September 6, 2017
This is the second of a series in which I take questions from Shari Lawrence Pfleeger on the poetry writing process.
Shari: How much should a poet reveal of herself and her life experience? Should the poems be universal, or is it okay to describe a very particular experience or feeling, regardless of whether the reader will understand it?
This is one of those questions that has changed for me as I grow into my writing life. Ten years ago, say, I would have talked about the two poles of the universal and the personal and how good poetry interweaves both. But the more I read, and write, and live my life in this world, the less I believe in any clear demarcation that separates the personal from any other kind of writing.
For one thing, it seems to me that there are very few human experiences that are utterly sui generis. You don’t have to have killed a spouse to understand Othello’s jealousy; you don’t have to have had a psychological breakdown to understand the pain in much of Anne Sexton’s early poetry. If the only thing at stake in a given poem is the personal experience itself, that may not be enough to make a compelling poem. But the poet may have to write to and through that experience to find what else is at stake in this particular content.
Also, how many experiences have only one dimension, or one level? I believe that at least two streams have to be running through or feeding a poem for it to reach its reader, but the way those come together can be magically unpredictable. Those different streams can be thematic or imagistic or structural or musical, but a one-idea poem is like a one-idea song – boring, repetitive, insular. Perhaps the best way to illustrate what I mean is through an example from my own work.
In my second poetry collection, Orpheus in the Park, I was exploring ancient myths for contemporary resonances. One of the myths I thought a lot about was the story of Hephaestus being tossed off of Olympus by either his father, Zeus, or his mother, Hera – as with so many myths, there are several versions – in one of the many stories involving their tumultuous marriage. The story had a personal dimension for me. A man I had known and loved for many years had been abandoned by his mother to his abusive father when he was only 15 years old. The man I knew became, like Hephaestus, a very fine artist, in part, it seemed to me, as a way to work through or with his pain.
But the poem quickly grew beyond that personal impetus to write it. As I was working on it, there was an item of national news that many may remember: A woman named Susan Smith claimed that she and her two sons had been carjacked and kidnapped, and that the kidnapper, a black man, killed her kids. When it came to light that she had made up the story, and killed the boys herself, I began to think more about Hera’s state of mind and heart: What would drive a mother to try to kill her own child? And so that became another layer of the poem, as did imagining the act itself. Universal, personal – the lines became blurred very quickly.

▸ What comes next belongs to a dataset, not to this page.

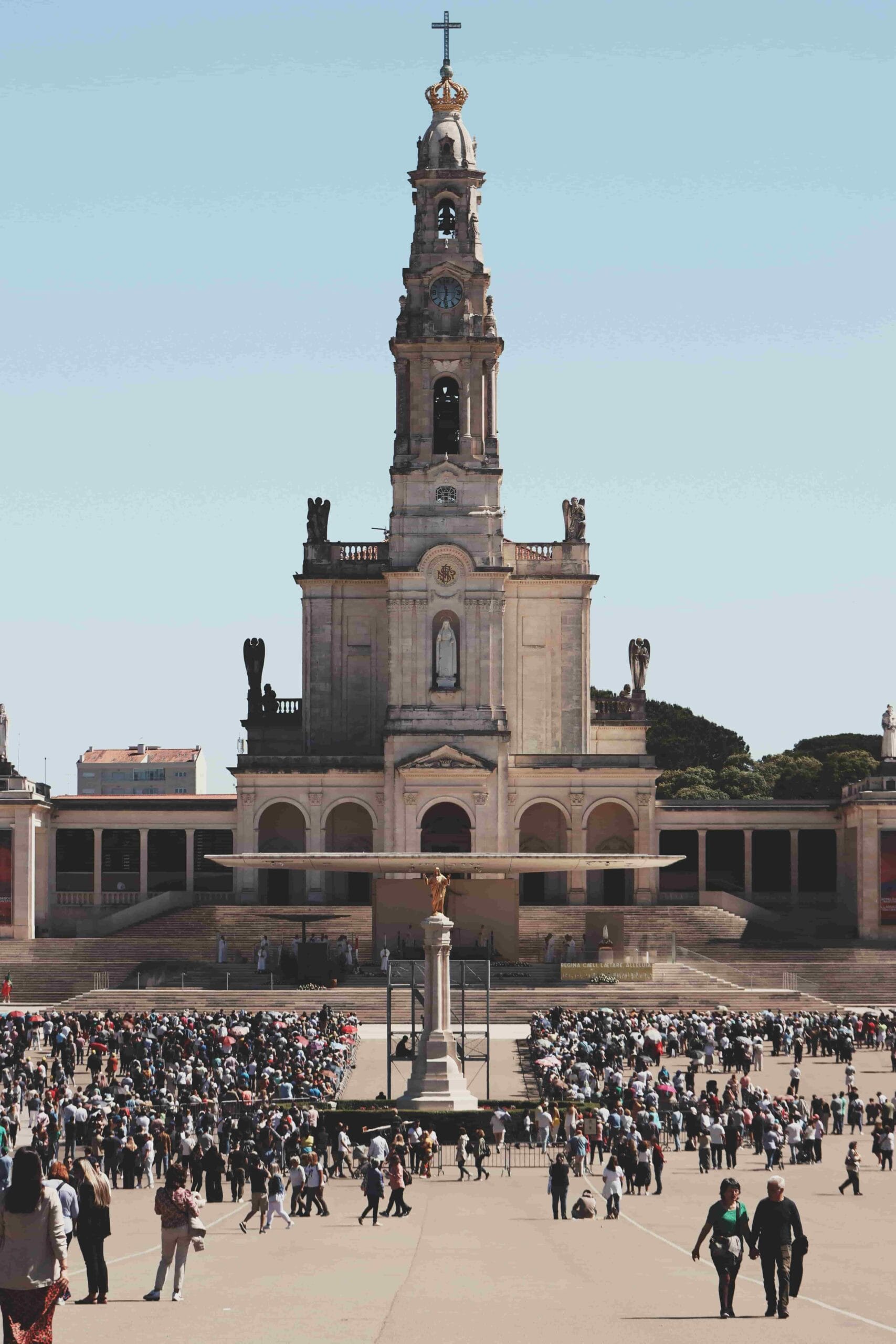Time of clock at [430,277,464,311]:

Here is the finished poem, as it appeared in the collection:
Hephaestus and Hera
How could she abandon the boy who only asked
that she protect him from his father? How could
the mother throw up her hands, cast out
the child she’d made to help her in her loneliness —
for already her husband wanders, ignores
the plaintive tone of her voice, turns the sounds
that not so long ago had won his heart
against her as he heads for the door. She covers
her swollen eyes with layers of make-up. And now
she looks at the boy she might have loved
and sees only herself, what she has become — pathetic,
miserable, a devoted wife turned to tricks beneath
any courtesan. For what is a child, after all,
but a string that attaches mother to father? How could she
believe she could make something perfect
all of her own? In the dark she leads him outside,
walks, holding his hand, to the edge of the cliff,
fakes one step as if into the air, and then, when
he follows, lets go of his hand. As she returns
to her room, she covers her ears from his cries. And he
uncoils his body from the crumple of his fall, touches
his injured foot, and stares up at the place from which
his mother’s face still fades between the stars.
There are losses we cannot allow ourselves to know.
For now, he begins to work a fallen branch into the shape
of a splint for his foot. Then he changes his mind,
and begins to make something called art.
“Hephaestus and Hera,” from Orpheus in the Park, © Rose Solari 2005.